Polterguest, My Polterguest

I’ve put Miss Hopper upon the train,
And I hope to do so never again,
For must I do so, I shouldn’t wonder
If, instead of upon it, I put her under.

Never has host encountered a visitor
Less desirable, less exquisiter,
Or experienced such a tangy zest
In beholding the back of a parting guest.

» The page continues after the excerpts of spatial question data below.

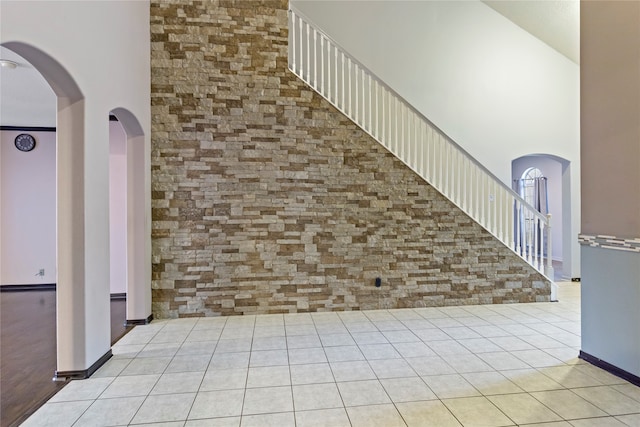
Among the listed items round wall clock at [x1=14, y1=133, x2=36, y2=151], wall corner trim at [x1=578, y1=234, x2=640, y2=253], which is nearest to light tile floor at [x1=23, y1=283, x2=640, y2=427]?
wall corner trim at [x1=578, y1=234, x2=640, y2=253]

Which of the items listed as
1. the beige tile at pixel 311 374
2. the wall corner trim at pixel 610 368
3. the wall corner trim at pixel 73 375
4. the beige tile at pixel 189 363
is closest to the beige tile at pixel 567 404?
the wall corner trim at pixel 610 368

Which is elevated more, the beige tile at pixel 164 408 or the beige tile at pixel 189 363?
Answer: the beige tile at pixel 189 363

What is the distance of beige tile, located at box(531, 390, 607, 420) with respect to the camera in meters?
2.21

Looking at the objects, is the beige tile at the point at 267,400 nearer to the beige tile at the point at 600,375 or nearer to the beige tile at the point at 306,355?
the beige tile at the point at 306,355

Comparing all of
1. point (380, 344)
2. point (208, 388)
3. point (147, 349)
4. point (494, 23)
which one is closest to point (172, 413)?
point (208, 388)

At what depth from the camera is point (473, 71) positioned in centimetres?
629

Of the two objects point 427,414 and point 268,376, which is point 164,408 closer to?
point 268,376

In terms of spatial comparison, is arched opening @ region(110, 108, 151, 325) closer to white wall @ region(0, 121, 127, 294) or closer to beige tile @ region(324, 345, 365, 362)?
beige tile @ region(324, 345, 365, 362)

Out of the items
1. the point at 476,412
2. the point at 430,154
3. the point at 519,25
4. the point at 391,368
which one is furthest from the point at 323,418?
the point at 519,25

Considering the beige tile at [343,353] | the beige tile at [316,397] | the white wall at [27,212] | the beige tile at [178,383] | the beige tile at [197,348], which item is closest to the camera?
the beige tile at [316,397]

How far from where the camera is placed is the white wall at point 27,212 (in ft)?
18.8

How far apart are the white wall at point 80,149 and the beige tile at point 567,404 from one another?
346 cm

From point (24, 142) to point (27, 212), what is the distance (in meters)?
1.19

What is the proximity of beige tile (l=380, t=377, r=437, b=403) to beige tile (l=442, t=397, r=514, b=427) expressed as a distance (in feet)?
0.50
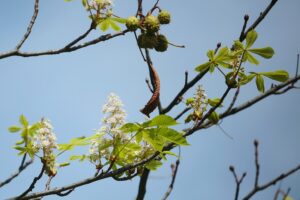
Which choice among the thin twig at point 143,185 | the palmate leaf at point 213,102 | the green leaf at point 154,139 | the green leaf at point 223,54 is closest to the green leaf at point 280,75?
the green leaf at point 223,54

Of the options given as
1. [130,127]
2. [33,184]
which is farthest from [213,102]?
[33,184]

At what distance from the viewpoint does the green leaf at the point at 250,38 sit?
387 cm

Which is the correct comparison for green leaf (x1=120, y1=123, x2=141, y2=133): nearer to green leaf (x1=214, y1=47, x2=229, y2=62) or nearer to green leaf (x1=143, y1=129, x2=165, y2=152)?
green leaf (x1=143, y1=129, x2=165, y2=152)

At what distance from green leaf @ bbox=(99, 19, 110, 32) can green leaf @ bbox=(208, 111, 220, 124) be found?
1366mm

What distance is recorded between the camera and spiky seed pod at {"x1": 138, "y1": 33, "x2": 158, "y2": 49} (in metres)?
4.10

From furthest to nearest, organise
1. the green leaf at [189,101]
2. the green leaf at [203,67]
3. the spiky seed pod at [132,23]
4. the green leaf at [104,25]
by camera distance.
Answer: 1. the green leaf at [104,25]
2. the green leaf at [189,101]
3. the spiky seed pod at [132,23]
4. the green leaf at [203,67]

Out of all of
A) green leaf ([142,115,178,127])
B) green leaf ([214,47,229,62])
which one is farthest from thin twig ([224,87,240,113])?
green leaf ([142,115,178,127])

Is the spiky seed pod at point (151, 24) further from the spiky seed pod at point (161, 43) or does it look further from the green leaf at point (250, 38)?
the green leaf at point (250, 38)

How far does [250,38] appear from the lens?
3.88 meters

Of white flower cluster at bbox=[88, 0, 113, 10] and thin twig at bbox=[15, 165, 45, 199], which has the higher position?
white flower cluster at bbox=[88, 0, 113, 10]

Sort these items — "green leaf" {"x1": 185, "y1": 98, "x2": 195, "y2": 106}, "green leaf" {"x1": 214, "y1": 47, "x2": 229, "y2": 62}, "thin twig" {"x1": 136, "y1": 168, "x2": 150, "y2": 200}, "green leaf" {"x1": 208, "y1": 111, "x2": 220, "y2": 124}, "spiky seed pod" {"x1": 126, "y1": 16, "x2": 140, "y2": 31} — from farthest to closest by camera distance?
"thin twig" {"x1": 136, "y1": 168, "x2": 150, "y2": 200} → "green leaf" {"x1": 185, "y1": 98, "x2": 195, "y2": 106} → "spiky seed pod" {"x1": 126, "y1": 16, "x2": 140, "y2": 31} → "green leaf" {"x1": 214, "y1": 47, "x2": 229, "y2": 62} → "green leaf" {"x1": 208, "y1": 111, "x2": 220, "y2": 124}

Hoitful-toitful Hecate Hopper
Haunted our house and haunted it proper,
Hecate Hopper left the property
Irredeemably Hecate Hopperty.

The morning paper was her monopoly
She read it first, and Hecate Hopperly,
Handing on to the old subscriber
A wad of Dorothy Dix and fiber.

Shall we coin a phrase for “to unco-operate”?
How about trying “to Hecate Hopperate”?
On the maid’s days off she found it fun
To breakfast in bed at quarter to one.

Not only was Hecate on a diet,
She insisted that all the family try it,
And all one week end we gobbled like pigs
On rutabagas and salted figs.

She clogged the pipes and she blew the fuses,
She broke the rocker that Grandma uses,
And she ran amok in the medicine chest,
Hecate Hopper, the Polterguest.

Hecate Hopper, the Polterguest
Left stuff to be posted or expressed,
And absconded, her suavity undiminished,
With a mystery story I hadn’t finished.

If I pushed Miss Hopper under the train
I’d probably have to do it again,
For the time that I pushed her off the boat
I regretfully found Miss Hopper could float.